Starting at the top line and ending at the last, restate the records exactly.

● Saved data entries
####################

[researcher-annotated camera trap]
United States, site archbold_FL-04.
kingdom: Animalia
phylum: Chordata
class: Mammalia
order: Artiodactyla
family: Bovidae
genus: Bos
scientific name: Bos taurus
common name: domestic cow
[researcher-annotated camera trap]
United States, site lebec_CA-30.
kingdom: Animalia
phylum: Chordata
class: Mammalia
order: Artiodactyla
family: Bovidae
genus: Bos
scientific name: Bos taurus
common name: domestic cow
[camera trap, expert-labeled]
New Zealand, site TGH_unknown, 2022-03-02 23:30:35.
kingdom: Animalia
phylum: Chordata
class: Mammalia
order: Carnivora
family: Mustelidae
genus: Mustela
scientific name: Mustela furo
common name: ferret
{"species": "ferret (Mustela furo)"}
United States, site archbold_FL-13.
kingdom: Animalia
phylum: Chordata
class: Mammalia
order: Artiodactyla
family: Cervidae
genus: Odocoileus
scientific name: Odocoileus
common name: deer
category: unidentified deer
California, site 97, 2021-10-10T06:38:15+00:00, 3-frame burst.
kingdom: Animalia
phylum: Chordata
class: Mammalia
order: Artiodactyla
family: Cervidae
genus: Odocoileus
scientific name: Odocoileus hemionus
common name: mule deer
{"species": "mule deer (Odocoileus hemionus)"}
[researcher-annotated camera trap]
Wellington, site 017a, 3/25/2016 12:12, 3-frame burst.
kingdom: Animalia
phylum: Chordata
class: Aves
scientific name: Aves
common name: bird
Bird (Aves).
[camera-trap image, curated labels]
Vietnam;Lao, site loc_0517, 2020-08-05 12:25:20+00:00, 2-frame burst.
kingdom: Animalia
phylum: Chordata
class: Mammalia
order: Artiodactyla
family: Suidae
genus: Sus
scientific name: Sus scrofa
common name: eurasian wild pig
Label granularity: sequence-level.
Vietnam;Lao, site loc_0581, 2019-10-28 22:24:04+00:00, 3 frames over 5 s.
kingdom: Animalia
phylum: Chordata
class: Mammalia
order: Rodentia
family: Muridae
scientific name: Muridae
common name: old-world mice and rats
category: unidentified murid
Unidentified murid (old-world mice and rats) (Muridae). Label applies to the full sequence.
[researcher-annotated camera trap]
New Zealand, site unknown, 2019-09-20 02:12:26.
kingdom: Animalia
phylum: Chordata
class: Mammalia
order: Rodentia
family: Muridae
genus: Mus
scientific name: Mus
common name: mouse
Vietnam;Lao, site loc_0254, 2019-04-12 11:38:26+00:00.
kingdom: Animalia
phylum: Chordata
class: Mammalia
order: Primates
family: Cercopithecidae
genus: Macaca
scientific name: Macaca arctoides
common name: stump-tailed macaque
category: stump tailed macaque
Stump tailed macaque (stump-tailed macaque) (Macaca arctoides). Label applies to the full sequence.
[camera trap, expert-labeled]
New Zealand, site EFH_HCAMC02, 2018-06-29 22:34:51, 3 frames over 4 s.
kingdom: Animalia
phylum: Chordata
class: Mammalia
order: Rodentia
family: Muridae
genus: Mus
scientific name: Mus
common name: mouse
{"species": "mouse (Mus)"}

####################

● Result of this task
[researcher-annotated camera trap]
United States, site archbold_FL-04.
kingdom: Animalia
phylum: Chordata
class: Mammalia
order: Artiodactyla
family: Bovidae
genus: Bos
scientific name: Bos taurus
common name: domestic cow
[researcher-annotated camera trap]
United States, site lebec_CA-30.
kingdom: Animalia
phylum: Chordata
class: Mammalia
order: Artiodactyla
family: Bovidae
genus: Bos
scientific name: Bos taurus
common name: domestic cow
[camera trap, expert-labeled]
New Zealand, site TGH_unknown, 2022-03-02 23:30:35.
kingdom: Animalia
phylum: Chordata
class: Mammalia
order: Carnivora
family: Mustelidae
genus: Mustela
scientific name: Mustela furo
common name: ferret
{"species": "ferret (Mustela furo)"}
United States, site archbold_FL-13.
kingdom: Animalia
phylum: Chordata
class: Mammalia
order: Artiodactyla
family: Cervidae
genus: Odocoileus
scientific name: Odocoileus
common name: deer
category: unidentified deer
California, site 97, 2021-10-10T06:38:15+00:00, 3-frame burst.
kingdom: Animalia
phylum: Chordata
class: Mammalia
order: Artiodactyla
family: Cervidae
genus: Odocoileus
scientific name: Odocoileus hemionus
common name: mule deer
{"species": "mule deer (Odocoileus hemionus)"}
[researcher-annotated camera trap]
Wellington, site 017a, 3/25/2016 12:12, 3-frame burst.
kingdom: Animalia
phylum: Chordata
class: Aves
scientific name: Aves
common name: bird
Bird (Aves).
[camera-trap image, curated labels]
Vietnam;Lao, site loc_0517, 2020-08-05 12:25:20+00:00, 2-frame burst.
kingdom: Animalia
phylum: Chordata
class: Mammalia
order: Artiodactyla
family: Suidae
genus: Sus
scientific name: Sus scrofa
common name: eurasian wild pig
Label granularity: sequence-level.
Vietnam;Lao, site loc_0581, 2019-10-28 22:24:04+00:00, 3 frames over 5 s.
kingdom: Animalia
phylum: Chordata
class: Mammalia
order: Rodentia
family: Muridae
scientific name: Muridae
common name: old-world mice and rats
category: unidentified murid
Unidentified murid (old-world mice and rats) (Muridae). Label applies to the full sequence.
[researcher-annotated camera trap]
New Zealand, site unknown, 2019-09-20 02:12:26.
kingdom: Animalia
phylum: Chordata
class: Mammalia
order: Rodentia
family: Muridae
genus: Mus
scientific name: Mus
common name: mouse
Vietnam;Lao, site loc_0254, 2019-04-12 11:38:26+00:00.
kingdom: Animalia
phylum: Chordata
class: Mammalia
order: Primates
family: Cercopithecidae
genus: Macaca
scientific name: Macaca arctoides
common name: stump-tailed macaque
category: stump tailed macaque
Stump tailed macaque (stump-tailed macaque) (Macaca arctoides). Label applies to the full sequence.
[camera trap, expert-labeled]
New Zealand, site EFH_HCAMC02, 2018-06-29 22:34:51, 3 frames over 4 s.
kingdom: Animalia
phylum: Chordata
class: Mammalia
order: Rodentia
family: Muridae
genus: Mus
scientific name: Mus
common name: mouse
{"species": "mouse (Mus)"}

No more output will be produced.